NCDHHS cautions public after three deaths due to Vibrio infections
RALEIGH, N.C. (WECT) - The N.C. Department of Human Services is cautioning the public about having open wounds or cuts in saltwater or brackish water due to reports of three deaths from Vibrio infections in the state this year.
“Vibrio are bacteria that normally live in warm seawater or brackish water (mixed salt and fresh water, as is found in an estuary or salt marsh) and can be found worldwide. Since they are naturally found in warm waters, people with open wounds, cuts or scratches can be exposed to these bacteria through direct contact with seawater or brackish water. Vibrio can also cause disease in those who eat raw or undercooked oysters and shellfish,” a NCDHHS announcement states.
The department notes that cases in North Carolina are rare, with most being reported from June to September, but they can cause severe illness. Eight of 57 reported cases among North Carolinians since 2019 have been fatal.
Some tips for avoiding exposure and infection include:
- If you have a wound (including from a recent surgery, piercing or tattoo), stay out of saltwater or brackish water, if possible. This includes wading at the beach.
- Cover your wound with a waterproof bandage if it could come into contact with saltwater, brackish water or raw or undercooked seafood.
- If you sustain any type of wound while in salt or brackish water (e.g., cutting your hand on a boat propeller or crab pot) immediately get out of the water and wash with soap and water.

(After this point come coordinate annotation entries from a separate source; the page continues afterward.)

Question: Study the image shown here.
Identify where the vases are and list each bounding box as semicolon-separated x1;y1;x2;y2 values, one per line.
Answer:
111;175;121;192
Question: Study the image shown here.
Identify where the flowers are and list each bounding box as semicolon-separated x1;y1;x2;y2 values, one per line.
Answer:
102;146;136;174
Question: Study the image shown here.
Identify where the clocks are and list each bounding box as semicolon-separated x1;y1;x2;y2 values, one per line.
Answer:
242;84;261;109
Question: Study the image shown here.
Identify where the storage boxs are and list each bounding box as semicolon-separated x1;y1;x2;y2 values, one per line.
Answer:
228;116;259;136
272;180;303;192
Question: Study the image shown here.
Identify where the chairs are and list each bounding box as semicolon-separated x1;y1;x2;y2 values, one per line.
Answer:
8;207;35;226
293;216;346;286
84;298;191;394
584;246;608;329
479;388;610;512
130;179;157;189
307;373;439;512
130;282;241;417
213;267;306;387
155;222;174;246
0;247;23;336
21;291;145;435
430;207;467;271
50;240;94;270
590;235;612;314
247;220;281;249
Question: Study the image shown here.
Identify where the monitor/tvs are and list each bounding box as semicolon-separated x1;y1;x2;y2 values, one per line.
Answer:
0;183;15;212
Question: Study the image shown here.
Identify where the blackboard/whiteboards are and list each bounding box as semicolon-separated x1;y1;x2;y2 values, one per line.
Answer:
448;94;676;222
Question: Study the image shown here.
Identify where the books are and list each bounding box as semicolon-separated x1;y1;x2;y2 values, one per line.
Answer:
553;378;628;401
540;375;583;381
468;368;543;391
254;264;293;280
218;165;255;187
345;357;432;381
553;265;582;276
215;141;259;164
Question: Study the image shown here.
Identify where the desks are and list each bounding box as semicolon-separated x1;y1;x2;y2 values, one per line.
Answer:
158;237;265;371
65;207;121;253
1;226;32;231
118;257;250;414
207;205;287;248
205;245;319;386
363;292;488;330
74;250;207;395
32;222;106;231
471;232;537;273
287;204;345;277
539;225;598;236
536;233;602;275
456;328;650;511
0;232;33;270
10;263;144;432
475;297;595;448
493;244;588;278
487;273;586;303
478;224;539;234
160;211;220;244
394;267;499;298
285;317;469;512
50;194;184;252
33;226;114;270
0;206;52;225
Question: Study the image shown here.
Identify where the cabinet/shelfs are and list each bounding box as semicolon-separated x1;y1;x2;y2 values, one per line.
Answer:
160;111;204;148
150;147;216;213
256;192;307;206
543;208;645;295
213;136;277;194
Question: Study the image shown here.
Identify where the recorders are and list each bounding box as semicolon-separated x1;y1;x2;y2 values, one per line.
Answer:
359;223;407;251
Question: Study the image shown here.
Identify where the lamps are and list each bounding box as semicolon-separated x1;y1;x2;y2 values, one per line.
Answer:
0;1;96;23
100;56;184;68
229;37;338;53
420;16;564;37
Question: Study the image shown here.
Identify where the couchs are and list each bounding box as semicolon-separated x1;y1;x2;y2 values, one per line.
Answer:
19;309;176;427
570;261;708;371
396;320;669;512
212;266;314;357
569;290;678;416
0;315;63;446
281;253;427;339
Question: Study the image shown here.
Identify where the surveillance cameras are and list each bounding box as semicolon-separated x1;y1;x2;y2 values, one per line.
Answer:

- Wash wounds and cuts thoroughly with soap and water after contact with saltwater, brackish water or raw seafood.
- Thoroughly cook all shellfish to an internal temperature of at least 145 degrees Fahrenheit for 15 seconds, according to the U.S. Department of Agriculture.
DHHS says that no links have been identified between the cases or the areas where they were exposed to Vibrio.
“While healthy individuals typically develop mild illness, Vibrio infections can be severe or life threatening for people with weakened immune systems or chronic liver disease. If you start to see signs of a skin infection after contact with brackish waters or seawater, you should contact your health care provider. Other symptoms can include diarrhea, stomach pain, vomiting, nausea, fever and chills,” the announcement continues.